Did they reformulate it recently? I tried it about 3 years ago and although it smelled like leather city (a good thing), it was pretty damn greasy and didn't seem to do anything as far as softening up the leather. No products have and I've tried most and some of the strangest. I guess 1Z and LM are next up. I think the whole leather-care business is ass deep in sham. Too much marketing and not enough science. In fact precious little to no science. I've researched the crap out of this and that has led me to the National Archives (where they have leather stuff they desperately want to preserve) to the Leather Institute in England which seems like a good ol boy club. No one getting down to the cellar level - doing hard science. I'm beginning to view leather care like woman's skin care products. Very similar in fact. I've even tried skin care products on leather. Ya, I'm pretty disgusted with the whole business.

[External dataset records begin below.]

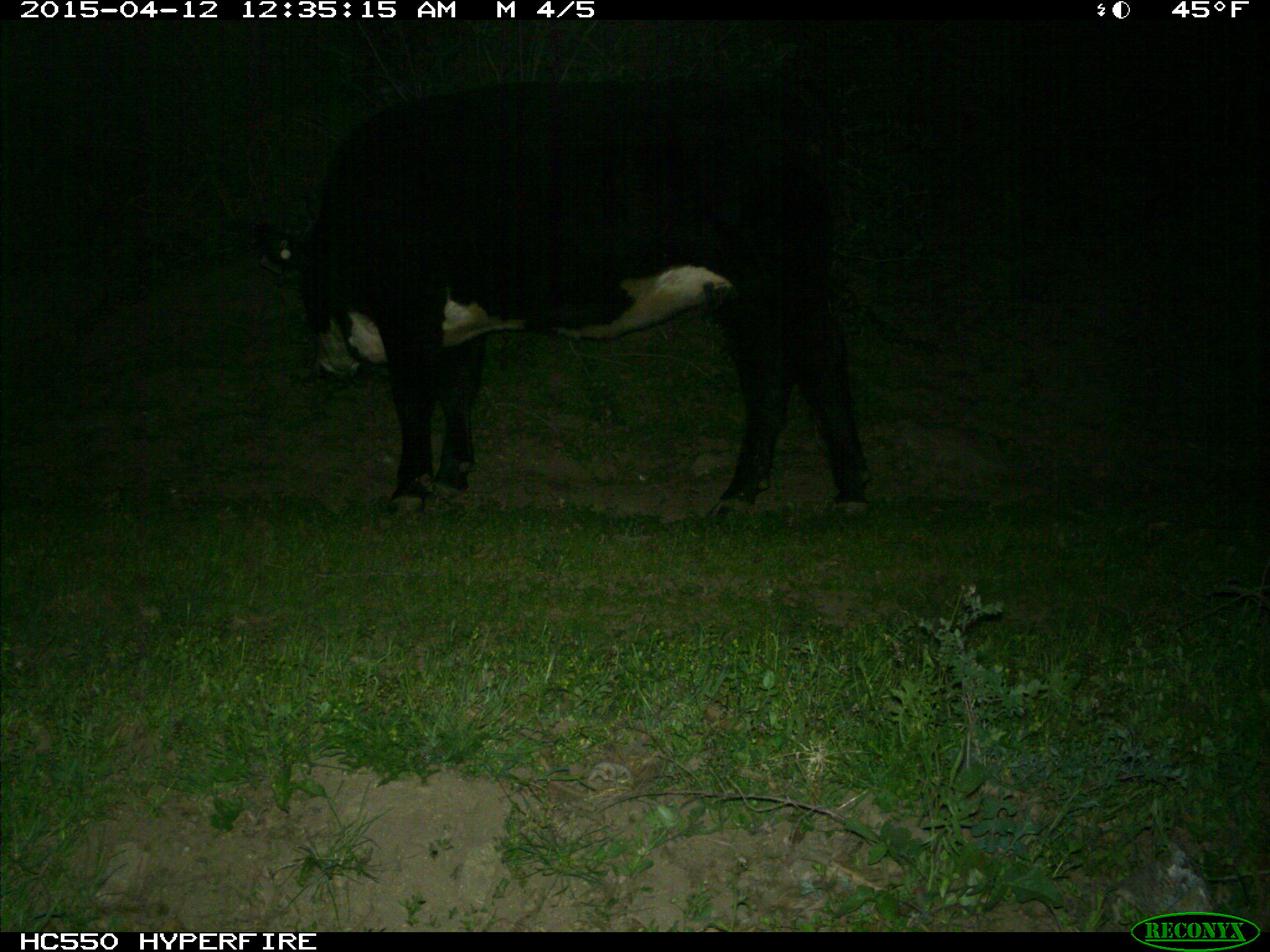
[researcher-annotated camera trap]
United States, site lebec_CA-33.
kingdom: Animalia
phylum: Chordata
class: Mammalia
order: Artiodactyla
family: Bovidae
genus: Bos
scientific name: Bos taurus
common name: domestic cow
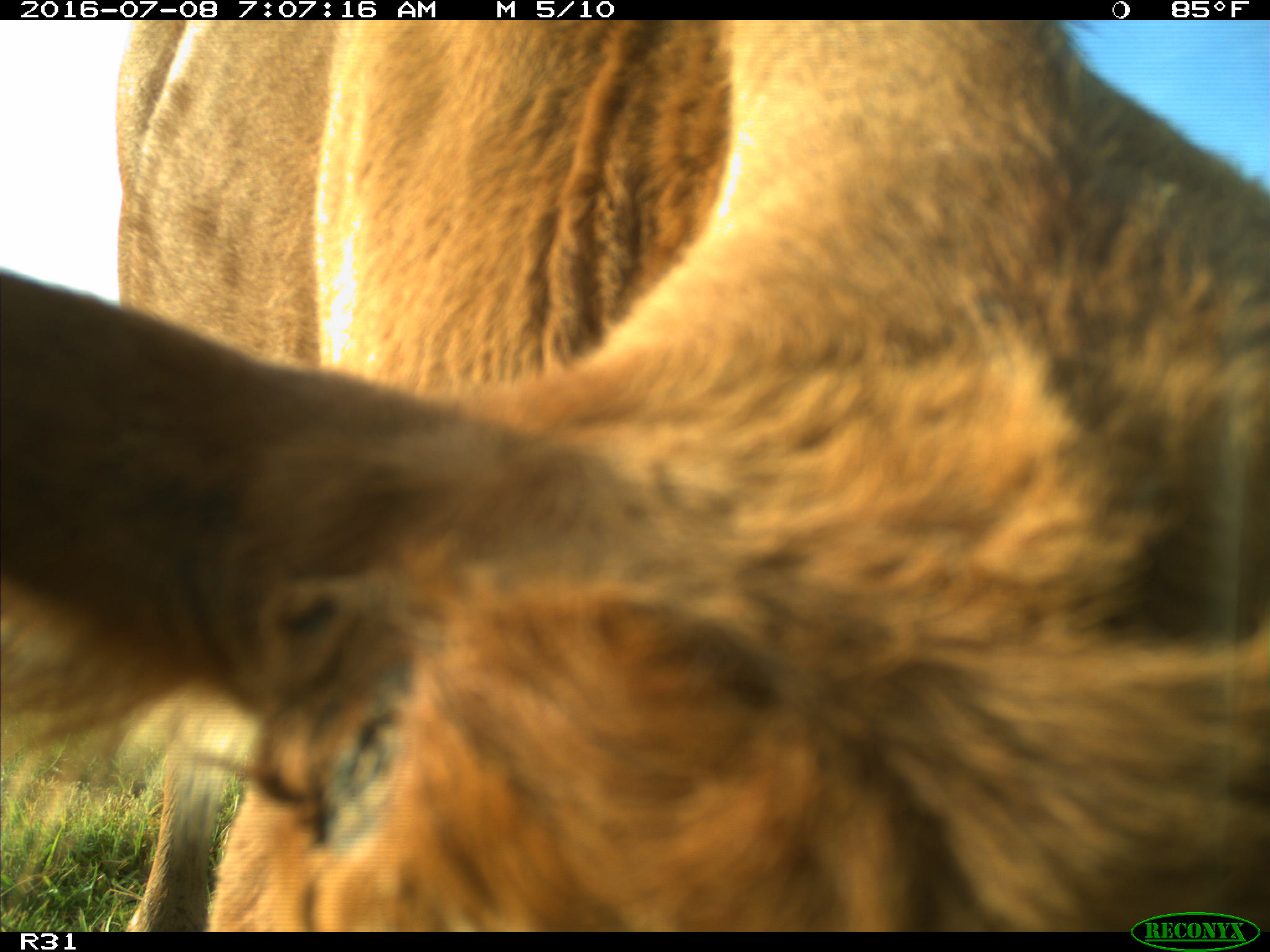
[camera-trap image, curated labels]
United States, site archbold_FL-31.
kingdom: Animalia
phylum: Chordata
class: Mammalia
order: Artiodactyla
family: Bovidae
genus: Bos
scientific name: Bos taurus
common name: domestic cow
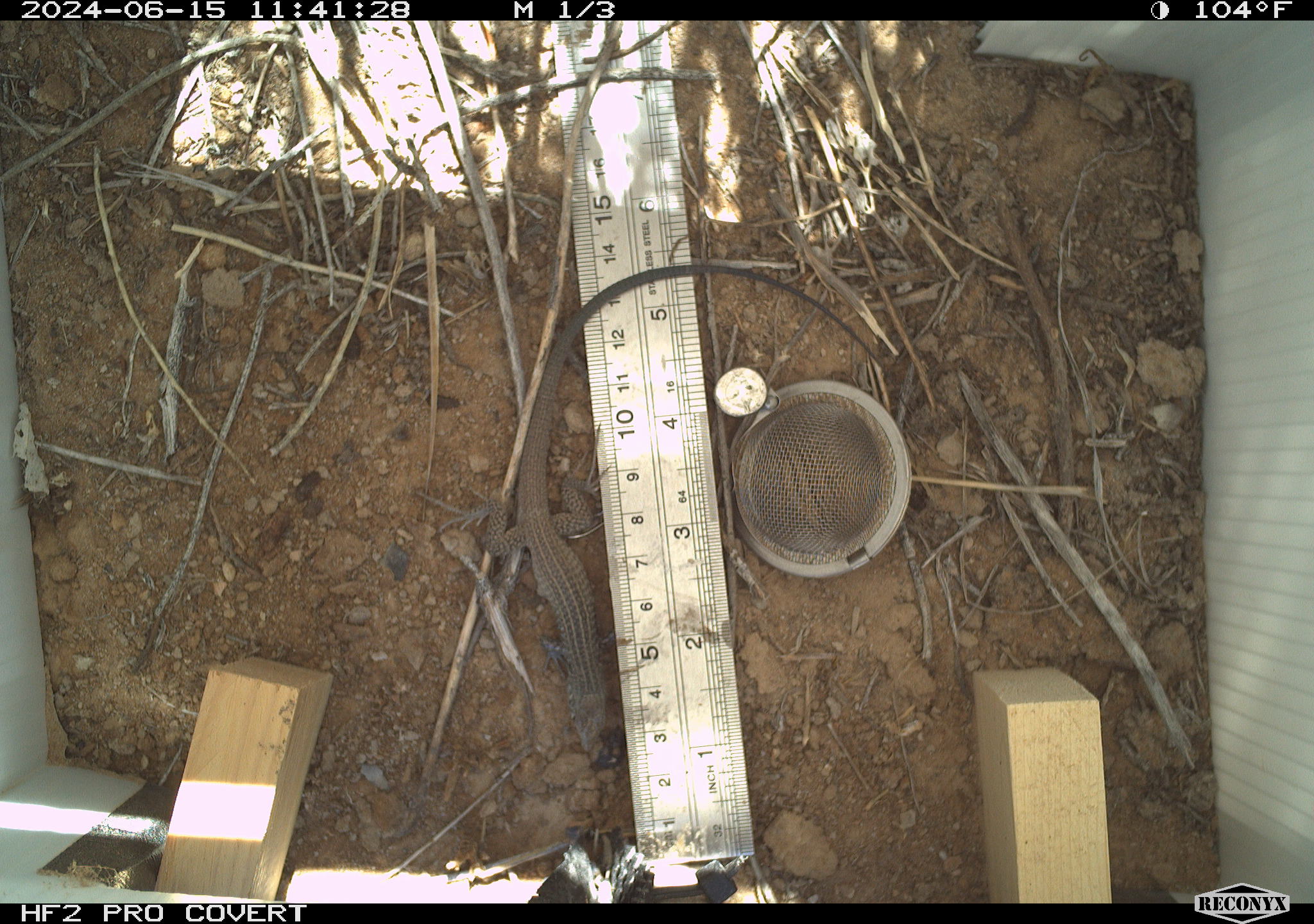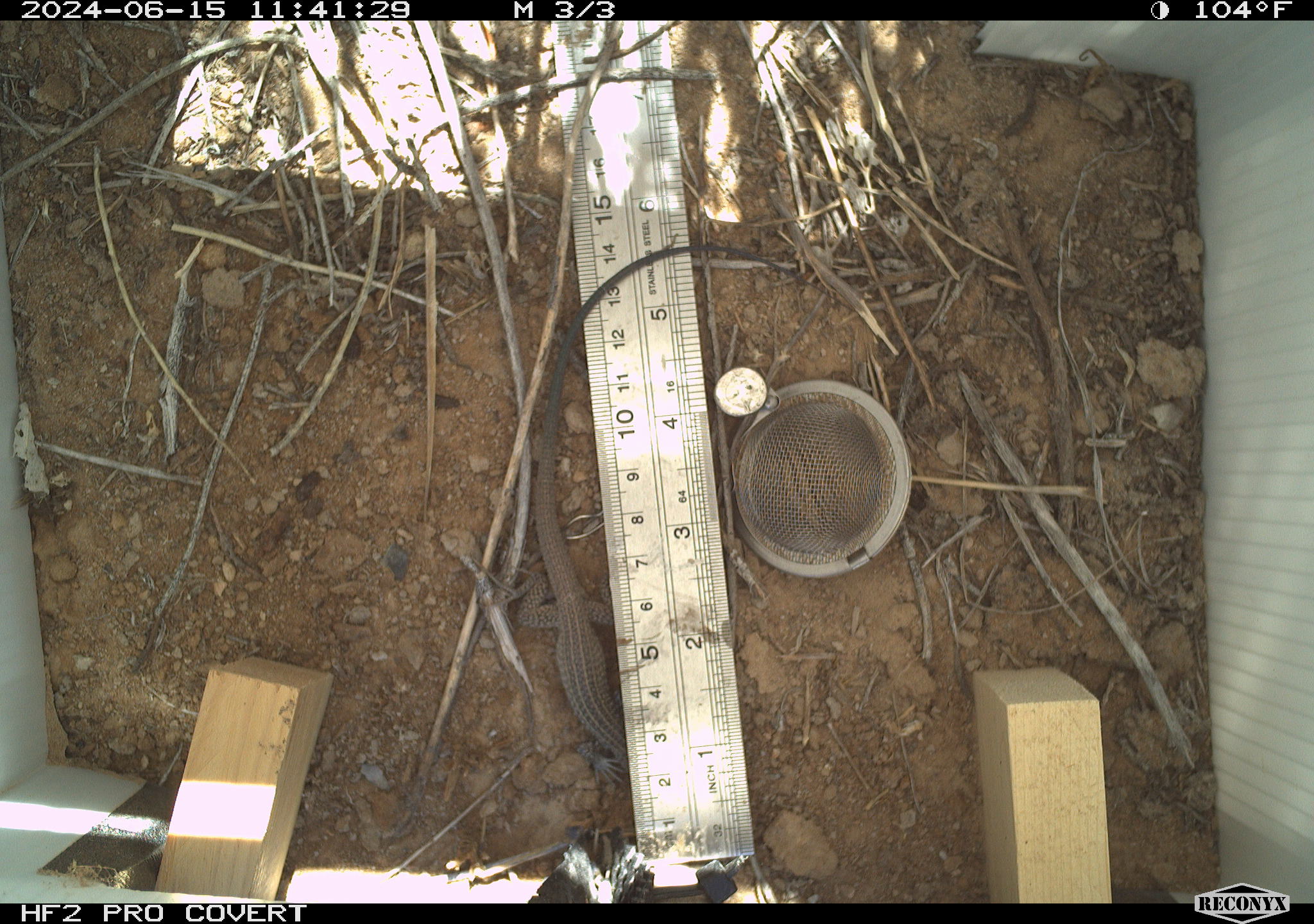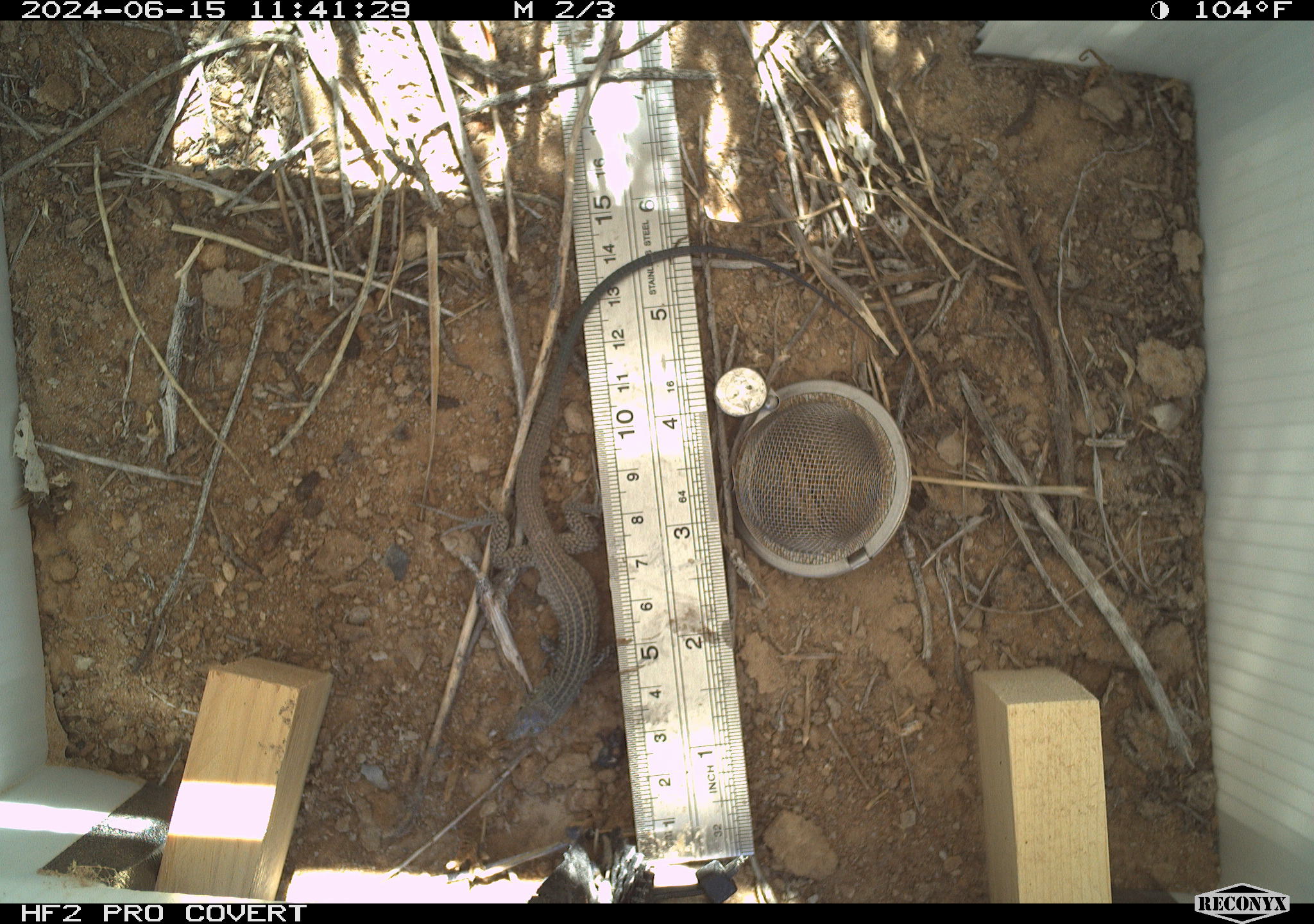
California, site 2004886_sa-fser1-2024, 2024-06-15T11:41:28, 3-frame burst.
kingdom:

[I think the whole leather-care business is ass deep in sham. Too much marketing and not enough science. In fact precious little to no science. I've researched the crap out of this and that has led me to the National Archives (where they have leather stuff they desperately want to preserve) to the Leather Institute in England which seems like a good ol boy club.] One of the reason that I put together this article "Automotive Leather Care" in the detailing school section
I appreciate your work. However, there are some unanswered questions. On unprotected spray dyed (opposed to vat dried which hasn't happened in 30+ years) leathers... We're talking high-end non-plastic covered leather - you mention what is said everywhere. The spray-on coloring natural leather goes through is a pretty effective barrier to water based hydration products. Like I said, I'll be calling Phil to order up LM as that seems to be the gold standard. But I've tried many of these including Leatherique, Griot's, Lexol and others with very limited success on older leather that didn't drive off the showroom floor in the last few years. For me, I suppose this is a little more pressing that someone looking to spiff up the 08 Beemer. Face it, you can abuse the crap out of just about any leather for a 10 years before you've got a real problem. My leathers are over 20 years old. Leather tends to shrink over a couple of decades, placing stress on hard folds (where stitching is), side and thigh bolsters. These stresses lead to cracks and then a split. I lost a nice seat at a seam when a "hefty" person sat in it. The Ferrari guys I know just suck it up on their vintage cars and a 5-10K re-skin is not a tough call on a '66 330GT that rings out at $100K. If you've got a pre 90's non-supercar Jag/M-B/BMW/Peugeot/Alfa/Citroen, etc, you just live with trashed leather. Leather restoring isn't something that happens on new cars. "Rejuvinators", "Conditioners", etc. which promise this with flowery prose have left me "hard" on the subject. To cut to the brass tacks - any idiot can make their new leather look nice because new leather IS nice. If you are old and were the smart guy who drove the car off the lot in 77 and gently cleaned & hydrated it every 45 days since, then it still might look nice. But there is an unsolved issue with deterioration and hydration on old leather - your yeoman's article notwithstanding.